Al principio no sabía qué hacer. Estaba bastante desconcertado. Enfermeras entraban, me miraban con confusión, buscaban a los al rededores por algún adulto y luego se iban. Ya en horas de la tarde, entra el doctor. Me pregunta por mi mamá y le digo que no estaba. Me pregunta si había venido con alguien. Mi respuesta fue simple: “Soy sólo yo doc”. Sus ojos cambiaron. En ellos pude ver mi inocencia irse. Ese fue el preciso instante en que supe que mi vida iba a cambiar. Después de despedir a mi infancia, le pregunto sobre lo sucedido, con detalles. El doctor suspiro, él dejo de veme como un niño y me dio la explicación como si fuera cualquier adulto. “El paciente presentó una ruptura debido a una Aneurisma de la Aorta a nivel abdominal; generando una pérdida del 80% de la sangre corporal”. Esa fueron las palabras exactas del doctor. Mi cara lo único que expresaba era “En español, por favor”. Su respuesta fue “su Aorta explotó, entre el cigarro y la tensión alta se armó un bulto en la aorta hasta que explotó”. Mi pregunta inmediata fue si se iba a recuperar. El doctor puso cara de duda y dijo: “ha perdido demasiada sangre, y no está fácil… ya veremos”.

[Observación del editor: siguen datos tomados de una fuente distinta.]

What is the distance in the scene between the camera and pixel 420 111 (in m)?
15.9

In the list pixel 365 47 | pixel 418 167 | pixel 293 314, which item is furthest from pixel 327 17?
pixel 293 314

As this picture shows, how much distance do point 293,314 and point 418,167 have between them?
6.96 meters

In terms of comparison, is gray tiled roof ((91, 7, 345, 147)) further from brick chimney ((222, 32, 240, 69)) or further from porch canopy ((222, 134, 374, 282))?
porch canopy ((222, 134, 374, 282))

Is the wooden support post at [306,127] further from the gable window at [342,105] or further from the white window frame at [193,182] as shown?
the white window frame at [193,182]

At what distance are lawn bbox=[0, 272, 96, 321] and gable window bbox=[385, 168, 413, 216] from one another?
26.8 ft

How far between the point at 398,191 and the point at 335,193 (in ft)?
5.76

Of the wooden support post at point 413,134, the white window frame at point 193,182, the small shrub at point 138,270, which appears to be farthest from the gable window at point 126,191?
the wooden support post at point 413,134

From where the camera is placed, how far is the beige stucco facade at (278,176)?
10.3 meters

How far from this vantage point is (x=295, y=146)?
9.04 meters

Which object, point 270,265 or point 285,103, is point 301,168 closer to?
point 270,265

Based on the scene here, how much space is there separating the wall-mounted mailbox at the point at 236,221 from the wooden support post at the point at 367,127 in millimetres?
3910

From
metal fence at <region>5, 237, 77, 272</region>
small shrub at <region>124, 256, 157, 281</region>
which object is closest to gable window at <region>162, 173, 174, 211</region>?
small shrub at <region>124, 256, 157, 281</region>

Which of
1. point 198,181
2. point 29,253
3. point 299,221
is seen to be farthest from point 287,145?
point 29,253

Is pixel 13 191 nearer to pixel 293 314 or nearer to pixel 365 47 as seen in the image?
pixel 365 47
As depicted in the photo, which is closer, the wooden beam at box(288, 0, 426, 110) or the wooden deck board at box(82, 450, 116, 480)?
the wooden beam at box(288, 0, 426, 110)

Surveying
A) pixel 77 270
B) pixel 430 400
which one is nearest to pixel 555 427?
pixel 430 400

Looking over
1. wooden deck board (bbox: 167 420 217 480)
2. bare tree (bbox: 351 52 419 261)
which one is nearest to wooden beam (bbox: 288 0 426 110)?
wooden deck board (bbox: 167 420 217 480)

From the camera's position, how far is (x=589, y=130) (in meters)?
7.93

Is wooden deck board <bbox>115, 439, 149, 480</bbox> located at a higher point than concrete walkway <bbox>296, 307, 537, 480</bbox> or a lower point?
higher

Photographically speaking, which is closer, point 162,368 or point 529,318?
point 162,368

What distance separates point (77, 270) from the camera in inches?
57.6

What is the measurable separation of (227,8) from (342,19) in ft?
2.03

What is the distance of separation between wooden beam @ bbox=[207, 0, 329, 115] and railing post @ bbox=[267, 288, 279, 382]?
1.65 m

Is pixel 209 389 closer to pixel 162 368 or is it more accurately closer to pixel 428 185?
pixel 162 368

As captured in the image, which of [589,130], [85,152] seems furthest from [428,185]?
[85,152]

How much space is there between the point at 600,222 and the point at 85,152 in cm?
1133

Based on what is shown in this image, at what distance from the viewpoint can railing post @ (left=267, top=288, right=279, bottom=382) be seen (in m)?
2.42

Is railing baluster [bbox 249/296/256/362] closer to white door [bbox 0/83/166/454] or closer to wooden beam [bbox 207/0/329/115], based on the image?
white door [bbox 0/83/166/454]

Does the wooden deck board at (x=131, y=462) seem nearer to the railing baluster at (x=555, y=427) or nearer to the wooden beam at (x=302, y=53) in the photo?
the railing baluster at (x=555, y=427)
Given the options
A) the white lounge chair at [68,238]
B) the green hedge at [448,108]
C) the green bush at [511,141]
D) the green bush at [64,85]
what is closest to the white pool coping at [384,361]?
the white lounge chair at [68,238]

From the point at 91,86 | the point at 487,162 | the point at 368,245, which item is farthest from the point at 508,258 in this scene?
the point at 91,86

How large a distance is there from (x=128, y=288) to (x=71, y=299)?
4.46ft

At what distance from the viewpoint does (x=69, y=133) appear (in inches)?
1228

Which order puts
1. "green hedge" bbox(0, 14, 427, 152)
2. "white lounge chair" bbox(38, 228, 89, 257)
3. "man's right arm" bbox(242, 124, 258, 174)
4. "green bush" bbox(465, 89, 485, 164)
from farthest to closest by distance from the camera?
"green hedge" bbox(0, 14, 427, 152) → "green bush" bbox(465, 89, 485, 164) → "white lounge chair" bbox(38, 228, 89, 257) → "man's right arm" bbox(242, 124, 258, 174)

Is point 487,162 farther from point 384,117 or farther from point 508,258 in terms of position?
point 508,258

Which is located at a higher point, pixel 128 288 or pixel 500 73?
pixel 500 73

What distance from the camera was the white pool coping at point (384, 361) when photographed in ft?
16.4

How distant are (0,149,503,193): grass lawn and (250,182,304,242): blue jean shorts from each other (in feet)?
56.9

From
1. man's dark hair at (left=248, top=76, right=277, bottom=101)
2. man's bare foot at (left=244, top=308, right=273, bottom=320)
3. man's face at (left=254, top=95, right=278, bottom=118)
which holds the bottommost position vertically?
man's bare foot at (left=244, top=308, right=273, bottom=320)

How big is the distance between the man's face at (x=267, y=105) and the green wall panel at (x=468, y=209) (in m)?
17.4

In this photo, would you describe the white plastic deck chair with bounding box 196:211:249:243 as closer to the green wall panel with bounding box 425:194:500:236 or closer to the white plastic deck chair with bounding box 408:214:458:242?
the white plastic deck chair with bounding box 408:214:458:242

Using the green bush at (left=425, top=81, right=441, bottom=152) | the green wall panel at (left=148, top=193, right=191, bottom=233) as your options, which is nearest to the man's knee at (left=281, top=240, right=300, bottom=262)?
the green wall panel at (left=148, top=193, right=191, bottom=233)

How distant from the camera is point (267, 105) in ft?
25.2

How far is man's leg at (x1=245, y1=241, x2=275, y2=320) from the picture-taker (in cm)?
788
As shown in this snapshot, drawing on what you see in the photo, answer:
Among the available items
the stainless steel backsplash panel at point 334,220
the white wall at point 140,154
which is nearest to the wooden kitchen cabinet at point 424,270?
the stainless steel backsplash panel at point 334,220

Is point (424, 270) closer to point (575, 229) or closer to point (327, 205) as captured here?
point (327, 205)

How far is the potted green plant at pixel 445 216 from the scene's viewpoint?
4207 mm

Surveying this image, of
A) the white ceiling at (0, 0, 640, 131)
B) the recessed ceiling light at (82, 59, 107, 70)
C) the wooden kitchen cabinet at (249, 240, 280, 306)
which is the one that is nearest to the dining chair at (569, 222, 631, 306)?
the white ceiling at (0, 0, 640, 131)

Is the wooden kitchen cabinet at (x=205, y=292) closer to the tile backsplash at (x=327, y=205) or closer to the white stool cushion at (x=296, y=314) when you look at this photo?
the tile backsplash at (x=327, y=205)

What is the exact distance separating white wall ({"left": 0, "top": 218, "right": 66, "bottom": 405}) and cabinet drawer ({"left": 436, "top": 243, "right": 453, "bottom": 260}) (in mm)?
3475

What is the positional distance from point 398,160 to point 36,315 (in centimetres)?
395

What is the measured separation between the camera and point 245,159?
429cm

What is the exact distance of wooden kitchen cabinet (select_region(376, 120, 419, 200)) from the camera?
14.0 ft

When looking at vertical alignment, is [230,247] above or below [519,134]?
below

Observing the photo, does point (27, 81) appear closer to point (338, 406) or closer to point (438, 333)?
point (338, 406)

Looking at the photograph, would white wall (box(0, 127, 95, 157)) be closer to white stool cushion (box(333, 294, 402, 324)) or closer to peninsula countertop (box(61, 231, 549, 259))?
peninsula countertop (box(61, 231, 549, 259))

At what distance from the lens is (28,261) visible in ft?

Durante los siguientes días la cosa empeoró. Ver a tu papá vivo gracias a unas máquinas no es sencillo. Continuaba sólo la mayor parte del tiempo. Algunas tardes se pasaba mi tío, otras mi hermana (la relación entre ella y mi papá no es muy buena, por eso ella nunca se quedaba mucho tiempo). En esos días conocí el insomnio. Las enfermeras y mi mamá se preocupaban. Sin embargo, no podía hacer mucho. Mi vida pasó a ser muy oscura, muchos sentimientos encontrados. No mostraba la cara. Mis únicos acompañantes eran mi capucha negra, y mi rosario en mano; nunca dejaba de rezar. Al tercer día te conocí por primera vez. Tu forma era muy diferente a la que presentas ahorita, pero respondías al mismo nombre… soledad.

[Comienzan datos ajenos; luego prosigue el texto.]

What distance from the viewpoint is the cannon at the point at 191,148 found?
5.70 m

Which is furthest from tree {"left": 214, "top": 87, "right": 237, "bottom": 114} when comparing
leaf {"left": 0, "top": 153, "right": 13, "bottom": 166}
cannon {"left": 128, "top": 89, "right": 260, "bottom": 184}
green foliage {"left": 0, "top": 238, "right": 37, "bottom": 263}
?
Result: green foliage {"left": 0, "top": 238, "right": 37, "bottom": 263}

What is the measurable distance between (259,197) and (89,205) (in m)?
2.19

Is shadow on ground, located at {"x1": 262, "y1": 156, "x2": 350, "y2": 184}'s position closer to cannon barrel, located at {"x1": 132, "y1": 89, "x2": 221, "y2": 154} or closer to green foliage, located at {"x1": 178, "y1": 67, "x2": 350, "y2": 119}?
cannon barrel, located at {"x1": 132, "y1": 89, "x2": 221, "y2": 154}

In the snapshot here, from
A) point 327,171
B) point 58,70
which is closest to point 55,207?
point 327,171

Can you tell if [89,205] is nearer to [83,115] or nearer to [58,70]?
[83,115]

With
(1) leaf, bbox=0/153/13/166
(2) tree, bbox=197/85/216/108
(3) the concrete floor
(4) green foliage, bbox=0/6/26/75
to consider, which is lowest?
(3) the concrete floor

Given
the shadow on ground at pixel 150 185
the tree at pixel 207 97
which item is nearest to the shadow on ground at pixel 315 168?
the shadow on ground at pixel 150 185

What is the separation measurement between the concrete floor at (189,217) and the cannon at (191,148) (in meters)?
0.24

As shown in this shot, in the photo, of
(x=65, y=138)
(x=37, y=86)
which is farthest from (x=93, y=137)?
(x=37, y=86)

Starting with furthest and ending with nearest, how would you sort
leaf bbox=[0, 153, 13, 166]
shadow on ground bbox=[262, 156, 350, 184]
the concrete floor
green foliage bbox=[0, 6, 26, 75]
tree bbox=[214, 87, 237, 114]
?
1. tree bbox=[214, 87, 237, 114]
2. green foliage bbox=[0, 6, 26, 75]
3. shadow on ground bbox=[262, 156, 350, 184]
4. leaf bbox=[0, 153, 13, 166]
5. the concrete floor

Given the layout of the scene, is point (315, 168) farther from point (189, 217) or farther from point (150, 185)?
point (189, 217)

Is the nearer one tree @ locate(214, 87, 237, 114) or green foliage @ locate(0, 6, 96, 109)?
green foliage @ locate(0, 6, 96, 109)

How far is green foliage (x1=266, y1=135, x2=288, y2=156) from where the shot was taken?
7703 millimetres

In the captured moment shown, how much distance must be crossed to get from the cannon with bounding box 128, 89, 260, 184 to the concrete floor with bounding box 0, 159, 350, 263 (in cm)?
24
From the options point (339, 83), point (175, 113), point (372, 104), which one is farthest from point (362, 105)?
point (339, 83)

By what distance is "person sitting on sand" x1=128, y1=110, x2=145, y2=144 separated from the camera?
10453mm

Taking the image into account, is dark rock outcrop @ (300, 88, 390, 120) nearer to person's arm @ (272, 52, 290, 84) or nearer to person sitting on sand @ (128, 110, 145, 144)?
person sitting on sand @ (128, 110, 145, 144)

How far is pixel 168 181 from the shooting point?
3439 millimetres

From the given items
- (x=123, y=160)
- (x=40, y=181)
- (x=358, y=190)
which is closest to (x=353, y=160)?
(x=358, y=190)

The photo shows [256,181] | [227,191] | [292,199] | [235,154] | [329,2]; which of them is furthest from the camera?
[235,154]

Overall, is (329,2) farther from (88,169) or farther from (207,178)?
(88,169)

Los doctores entraban y salían diariamente, viendo sólo decadencia en su estado. A la semana, le pregunté de frente al doc sobre la situación de mi papá. Él, quien ya no veía un niño de 13 años sino un adulto capaz de aguantar lo que sea, soltó un frío “hay que preparase para lo peor”. Allí mi mundo se cayó. No lo quería creer. Ese día mi fe tomó un rumbo nuevo. Recé todo el día, le pedí a la Virgen de la Milagrosa que hiciera lo suyo, que me ayudara. Increíblemente lo hizo. Después de unos 10 días mi papá estaba recuperándose. Algo que medicamente nunca tuvo explicación. Lástima que semejante recuperación nunca ocurrió con mi inocencia, con mi infancia.

Lo más sorprendente es que ni una lágrima salió. Desde entonces me cuesta ver a alguien que aprecie fumando. Verlo sólo me recuerda a mi papá, sin poder hablar, vivo gracias a máquinas. En las cenizas puedo ver esa cara de falta de fe del médico y puedo oír ese “hay que preparase para lo peor”. Meses después mi padre fue hospitalizado nuevamente en la clínica, esta vez por algo leve en el estómago. Volví a la clínica, y al entrar al lobby, no pude seguir. Me desmoroné; me rehusé a pasar por lo mismo. Pero nuevamente, luché contra cualquier sentimiento. Me di cuenta que había aprendido a suprimirlos, obtuve el mitológico control sobre corazón.